**Task**
What lines in the records below mention "into"? List them all.

**Given records**
·····

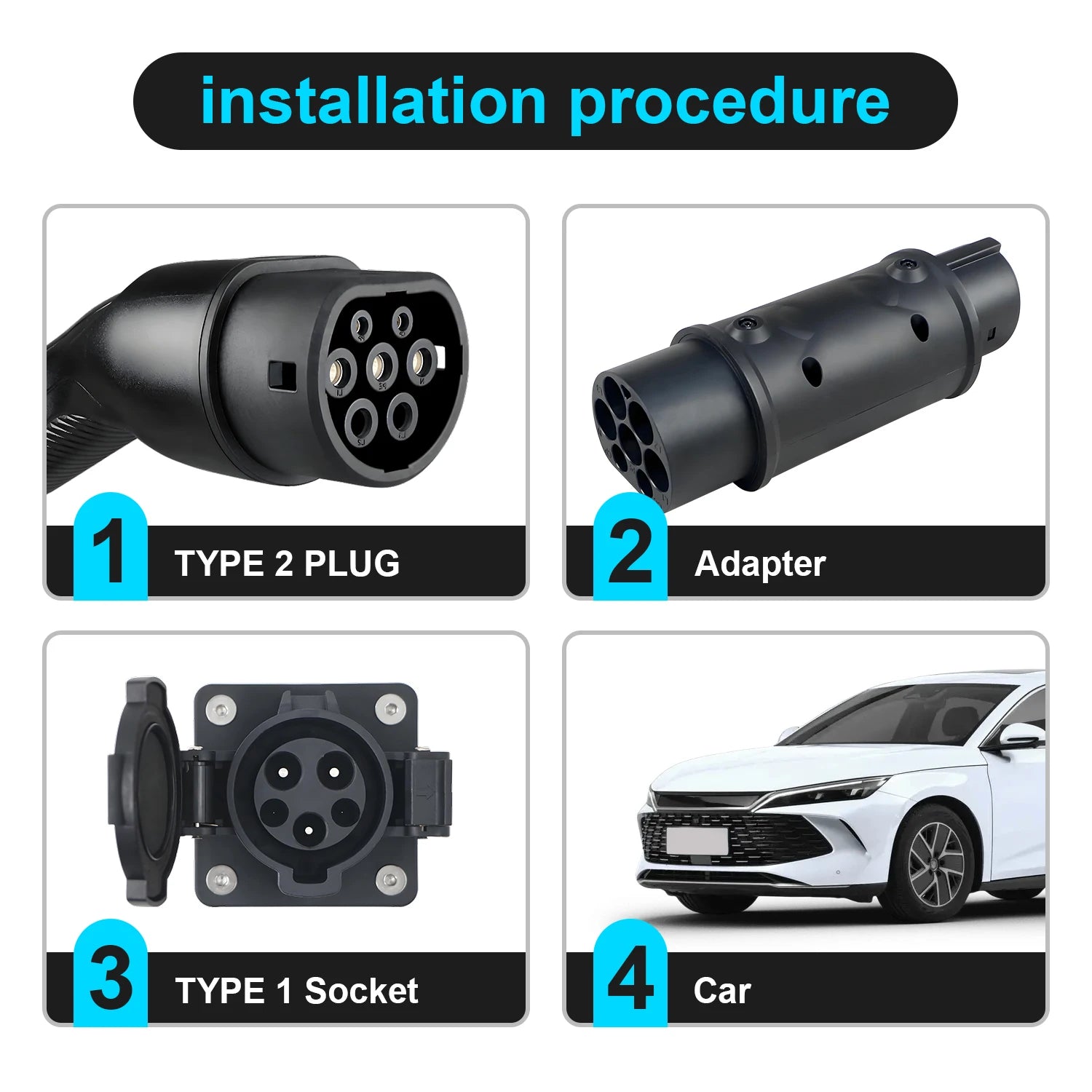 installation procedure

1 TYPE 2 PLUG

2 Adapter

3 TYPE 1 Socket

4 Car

·····

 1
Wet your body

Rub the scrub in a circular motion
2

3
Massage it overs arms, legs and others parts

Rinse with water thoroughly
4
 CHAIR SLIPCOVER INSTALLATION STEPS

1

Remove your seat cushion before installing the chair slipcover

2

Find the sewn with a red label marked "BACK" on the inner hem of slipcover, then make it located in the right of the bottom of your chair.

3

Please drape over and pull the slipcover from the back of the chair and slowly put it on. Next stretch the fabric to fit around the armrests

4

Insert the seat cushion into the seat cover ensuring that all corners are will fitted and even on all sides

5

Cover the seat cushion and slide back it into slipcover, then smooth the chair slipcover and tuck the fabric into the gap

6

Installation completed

·····

**Answer space**
Insert the seat cushion into the seat cover ensuring that all corners are will fitted and even on all sides
Cover the seat cushion and slide back it into slipcover, then smooth the chair slipcover and tuck the fabric into the gap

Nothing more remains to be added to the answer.